Write out exactly, with no other output, the lines below from the one that contains "How far is pixel" through the end.

Records for processing:

============================================================

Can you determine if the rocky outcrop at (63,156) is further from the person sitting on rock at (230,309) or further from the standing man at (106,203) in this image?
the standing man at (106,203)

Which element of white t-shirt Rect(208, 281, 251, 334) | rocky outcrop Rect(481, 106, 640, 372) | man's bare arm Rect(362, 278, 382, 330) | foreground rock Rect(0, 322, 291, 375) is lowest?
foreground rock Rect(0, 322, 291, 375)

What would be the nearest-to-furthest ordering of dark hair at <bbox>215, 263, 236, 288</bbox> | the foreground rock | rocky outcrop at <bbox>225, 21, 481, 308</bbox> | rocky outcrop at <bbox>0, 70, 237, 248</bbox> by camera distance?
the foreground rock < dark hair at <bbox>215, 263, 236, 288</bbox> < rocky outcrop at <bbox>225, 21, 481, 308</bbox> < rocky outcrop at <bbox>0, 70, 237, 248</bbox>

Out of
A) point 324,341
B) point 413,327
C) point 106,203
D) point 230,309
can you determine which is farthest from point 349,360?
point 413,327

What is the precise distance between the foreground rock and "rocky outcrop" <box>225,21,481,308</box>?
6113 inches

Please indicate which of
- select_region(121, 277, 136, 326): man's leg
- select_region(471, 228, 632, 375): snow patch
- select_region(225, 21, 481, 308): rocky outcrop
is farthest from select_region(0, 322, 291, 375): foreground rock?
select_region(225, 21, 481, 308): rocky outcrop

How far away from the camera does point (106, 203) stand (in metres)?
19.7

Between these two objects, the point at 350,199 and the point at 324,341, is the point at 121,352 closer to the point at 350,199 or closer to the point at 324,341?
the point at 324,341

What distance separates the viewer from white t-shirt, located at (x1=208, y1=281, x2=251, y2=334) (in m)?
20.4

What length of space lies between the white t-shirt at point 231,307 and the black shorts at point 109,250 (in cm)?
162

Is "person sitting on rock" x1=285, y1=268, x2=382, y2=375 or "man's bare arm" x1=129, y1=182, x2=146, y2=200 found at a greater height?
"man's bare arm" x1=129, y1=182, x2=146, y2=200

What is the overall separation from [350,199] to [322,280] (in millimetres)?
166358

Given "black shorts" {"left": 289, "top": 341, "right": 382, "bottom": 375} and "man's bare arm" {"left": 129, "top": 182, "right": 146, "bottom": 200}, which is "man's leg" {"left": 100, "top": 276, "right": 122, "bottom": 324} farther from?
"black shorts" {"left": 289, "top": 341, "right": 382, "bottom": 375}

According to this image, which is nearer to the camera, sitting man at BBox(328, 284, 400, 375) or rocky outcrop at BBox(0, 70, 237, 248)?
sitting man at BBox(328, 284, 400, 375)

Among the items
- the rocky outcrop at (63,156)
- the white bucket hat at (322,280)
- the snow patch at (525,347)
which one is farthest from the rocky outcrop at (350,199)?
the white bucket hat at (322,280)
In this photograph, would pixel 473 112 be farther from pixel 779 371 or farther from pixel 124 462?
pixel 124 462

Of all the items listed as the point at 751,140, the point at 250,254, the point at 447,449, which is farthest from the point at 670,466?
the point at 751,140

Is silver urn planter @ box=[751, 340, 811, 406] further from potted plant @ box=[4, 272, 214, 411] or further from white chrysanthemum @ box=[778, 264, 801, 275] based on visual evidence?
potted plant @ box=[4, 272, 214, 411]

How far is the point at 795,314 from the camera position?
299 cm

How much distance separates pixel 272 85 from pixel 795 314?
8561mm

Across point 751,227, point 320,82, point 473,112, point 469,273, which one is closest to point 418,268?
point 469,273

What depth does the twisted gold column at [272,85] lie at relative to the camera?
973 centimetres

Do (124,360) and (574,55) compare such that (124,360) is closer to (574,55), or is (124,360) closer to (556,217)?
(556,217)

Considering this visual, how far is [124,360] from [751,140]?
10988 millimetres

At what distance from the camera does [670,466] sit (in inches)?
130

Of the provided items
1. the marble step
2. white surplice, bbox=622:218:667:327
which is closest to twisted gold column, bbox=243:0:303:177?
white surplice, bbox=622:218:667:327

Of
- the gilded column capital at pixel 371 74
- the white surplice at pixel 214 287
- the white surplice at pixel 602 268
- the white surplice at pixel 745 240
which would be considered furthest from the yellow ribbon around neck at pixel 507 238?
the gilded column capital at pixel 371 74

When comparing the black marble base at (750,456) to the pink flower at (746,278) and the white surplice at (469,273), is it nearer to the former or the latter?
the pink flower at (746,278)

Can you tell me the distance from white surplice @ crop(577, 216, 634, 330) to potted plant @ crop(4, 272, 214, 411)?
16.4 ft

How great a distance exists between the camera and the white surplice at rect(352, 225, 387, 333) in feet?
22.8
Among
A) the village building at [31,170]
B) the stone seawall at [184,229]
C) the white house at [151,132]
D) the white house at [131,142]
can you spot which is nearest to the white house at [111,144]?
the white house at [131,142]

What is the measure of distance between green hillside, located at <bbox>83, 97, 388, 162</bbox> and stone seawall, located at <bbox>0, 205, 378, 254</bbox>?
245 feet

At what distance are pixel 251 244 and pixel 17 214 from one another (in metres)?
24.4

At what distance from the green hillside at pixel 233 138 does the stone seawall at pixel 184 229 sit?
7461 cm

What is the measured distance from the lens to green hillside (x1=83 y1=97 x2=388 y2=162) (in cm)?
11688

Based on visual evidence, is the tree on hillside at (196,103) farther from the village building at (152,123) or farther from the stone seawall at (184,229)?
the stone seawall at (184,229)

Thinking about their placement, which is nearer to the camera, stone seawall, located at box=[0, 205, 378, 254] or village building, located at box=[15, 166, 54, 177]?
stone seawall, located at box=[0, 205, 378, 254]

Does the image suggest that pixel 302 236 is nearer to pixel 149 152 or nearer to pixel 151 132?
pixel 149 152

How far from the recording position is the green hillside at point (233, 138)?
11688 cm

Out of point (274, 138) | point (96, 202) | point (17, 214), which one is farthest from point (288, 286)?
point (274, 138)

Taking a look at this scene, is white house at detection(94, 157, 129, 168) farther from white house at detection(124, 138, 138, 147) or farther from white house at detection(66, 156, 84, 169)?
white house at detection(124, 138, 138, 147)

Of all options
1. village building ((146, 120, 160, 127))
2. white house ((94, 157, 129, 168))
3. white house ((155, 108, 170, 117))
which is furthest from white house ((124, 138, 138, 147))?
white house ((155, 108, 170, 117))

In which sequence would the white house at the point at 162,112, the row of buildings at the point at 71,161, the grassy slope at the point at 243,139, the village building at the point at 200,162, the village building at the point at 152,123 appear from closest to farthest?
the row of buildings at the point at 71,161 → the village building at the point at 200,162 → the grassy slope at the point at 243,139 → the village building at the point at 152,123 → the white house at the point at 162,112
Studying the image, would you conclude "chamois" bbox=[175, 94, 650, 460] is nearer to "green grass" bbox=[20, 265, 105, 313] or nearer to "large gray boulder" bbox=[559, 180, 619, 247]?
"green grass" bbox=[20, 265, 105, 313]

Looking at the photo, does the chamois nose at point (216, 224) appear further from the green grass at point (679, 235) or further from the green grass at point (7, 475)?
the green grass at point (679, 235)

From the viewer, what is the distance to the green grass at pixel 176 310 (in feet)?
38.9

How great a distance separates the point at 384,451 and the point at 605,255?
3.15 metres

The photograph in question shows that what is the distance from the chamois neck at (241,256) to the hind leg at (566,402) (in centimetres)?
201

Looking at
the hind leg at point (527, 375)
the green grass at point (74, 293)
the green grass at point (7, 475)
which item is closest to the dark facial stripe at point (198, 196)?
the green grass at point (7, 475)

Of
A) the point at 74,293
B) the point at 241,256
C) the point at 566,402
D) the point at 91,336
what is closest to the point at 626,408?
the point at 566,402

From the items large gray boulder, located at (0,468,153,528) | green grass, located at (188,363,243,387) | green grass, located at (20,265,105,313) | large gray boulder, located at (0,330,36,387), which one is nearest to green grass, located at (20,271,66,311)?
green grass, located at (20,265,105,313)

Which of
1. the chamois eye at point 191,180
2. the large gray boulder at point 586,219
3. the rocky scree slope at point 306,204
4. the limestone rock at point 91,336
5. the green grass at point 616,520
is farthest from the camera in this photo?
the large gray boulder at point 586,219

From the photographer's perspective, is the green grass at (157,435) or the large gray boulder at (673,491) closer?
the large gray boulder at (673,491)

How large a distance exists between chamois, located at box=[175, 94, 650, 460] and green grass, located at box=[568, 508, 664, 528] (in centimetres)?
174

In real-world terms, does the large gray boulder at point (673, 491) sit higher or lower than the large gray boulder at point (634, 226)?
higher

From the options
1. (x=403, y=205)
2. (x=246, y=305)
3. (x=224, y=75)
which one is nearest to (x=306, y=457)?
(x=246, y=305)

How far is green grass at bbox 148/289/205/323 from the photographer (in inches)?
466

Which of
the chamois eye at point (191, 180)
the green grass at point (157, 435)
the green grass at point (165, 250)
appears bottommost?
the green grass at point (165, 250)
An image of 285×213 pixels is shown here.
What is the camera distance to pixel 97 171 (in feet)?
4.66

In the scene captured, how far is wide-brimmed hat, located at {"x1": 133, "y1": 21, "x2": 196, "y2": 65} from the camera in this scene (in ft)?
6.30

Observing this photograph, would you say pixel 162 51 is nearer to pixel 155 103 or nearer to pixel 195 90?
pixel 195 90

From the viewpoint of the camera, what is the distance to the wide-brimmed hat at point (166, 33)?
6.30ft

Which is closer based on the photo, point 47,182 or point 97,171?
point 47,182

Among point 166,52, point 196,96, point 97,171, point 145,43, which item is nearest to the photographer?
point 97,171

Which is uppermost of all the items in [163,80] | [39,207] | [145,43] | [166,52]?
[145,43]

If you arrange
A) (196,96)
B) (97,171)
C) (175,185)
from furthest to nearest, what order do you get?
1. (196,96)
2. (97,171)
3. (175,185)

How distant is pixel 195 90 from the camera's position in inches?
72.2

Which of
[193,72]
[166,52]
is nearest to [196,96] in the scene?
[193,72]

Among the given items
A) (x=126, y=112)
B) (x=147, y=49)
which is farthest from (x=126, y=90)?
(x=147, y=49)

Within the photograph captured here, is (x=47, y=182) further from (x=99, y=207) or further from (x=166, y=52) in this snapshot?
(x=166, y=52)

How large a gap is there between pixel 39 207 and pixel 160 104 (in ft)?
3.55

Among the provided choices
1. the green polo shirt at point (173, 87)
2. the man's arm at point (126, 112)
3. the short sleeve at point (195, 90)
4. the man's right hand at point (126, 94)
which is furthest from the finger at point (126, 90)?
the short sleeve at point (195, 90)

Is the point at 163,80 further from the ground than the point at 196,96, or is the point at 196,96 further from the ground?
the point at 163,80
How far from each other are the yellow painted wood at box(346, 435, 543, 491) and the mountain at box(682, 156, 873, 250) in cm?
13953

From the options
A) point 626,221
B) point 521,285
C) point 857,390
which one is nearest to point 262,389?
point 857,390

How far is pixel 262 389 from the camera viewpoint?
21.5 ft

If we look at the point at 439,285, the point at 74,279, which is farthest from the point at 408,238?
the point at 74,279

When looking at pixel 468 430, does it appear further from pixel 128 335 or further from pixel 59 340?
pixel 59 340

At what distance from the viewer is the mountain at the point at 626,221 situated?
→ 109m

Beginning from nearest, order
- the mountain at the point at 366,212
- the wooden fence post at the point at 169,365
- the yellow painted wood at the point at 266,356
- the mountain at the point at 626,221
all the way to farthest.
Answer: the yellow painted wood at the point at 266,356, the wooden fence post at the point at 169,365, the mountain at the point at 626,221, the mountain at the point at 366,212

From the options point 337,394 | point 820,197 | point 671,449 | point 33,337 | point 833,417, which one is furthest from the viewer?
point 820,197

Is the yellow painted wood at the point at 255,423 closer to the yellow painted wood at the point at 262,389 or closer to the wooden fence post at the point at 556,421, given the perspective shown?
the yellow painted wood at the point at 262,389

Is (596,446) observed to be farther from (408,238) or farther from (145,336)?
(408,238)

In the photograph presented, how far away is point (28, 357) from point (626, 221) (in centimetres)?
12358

============================================================

Answer to this exercise:
How far is pixel 262 389 from the camera viewpoint?
21.5 ft

If we look at the point at 439,285, the point at 74,279, which is farthest from the point at 408,238?
the point at 74,279

When looking at pixel 468 430, does it appear further from pixel 128 335 or further from pixel 59 340?
pixel 59 340

At what distance from the viewer is the mountain at the point at 626,221 situated?
→ 109m

Beginning from nearest, order
- the mountain at the point at 366,212
- the wooden fence post at the point at 169,365
- the yellow painted wood at the point at 266,356
- the mountain at the point at 626,221
all the way to farthest.
Answer: the yellow painted wood at the point at 266,356, the wooden fence post at the point at 169,365, the mountain at the point at 626,221, the mountain at the point at 366,212

From the options point 337,394 | point 820,197 | point 671,449 | point 33,337 | point 833,417, which one is furthest from the viewer?
point 820,197

Is the yellow painted wood at the point at 255,423 closer to the yellow painted wood at the point at 262,389 or closer to the wooden fence post at the point at 556,421, given the perspective shown?
the yellow painted wood at the point at 262,389

Is (596,446) observed to be farther from (408,238) or farther from (145,336)?
(408,238)

In the photograph presented, how far away is point (28, 357) from point (626, 221) (in centimetres)?
12358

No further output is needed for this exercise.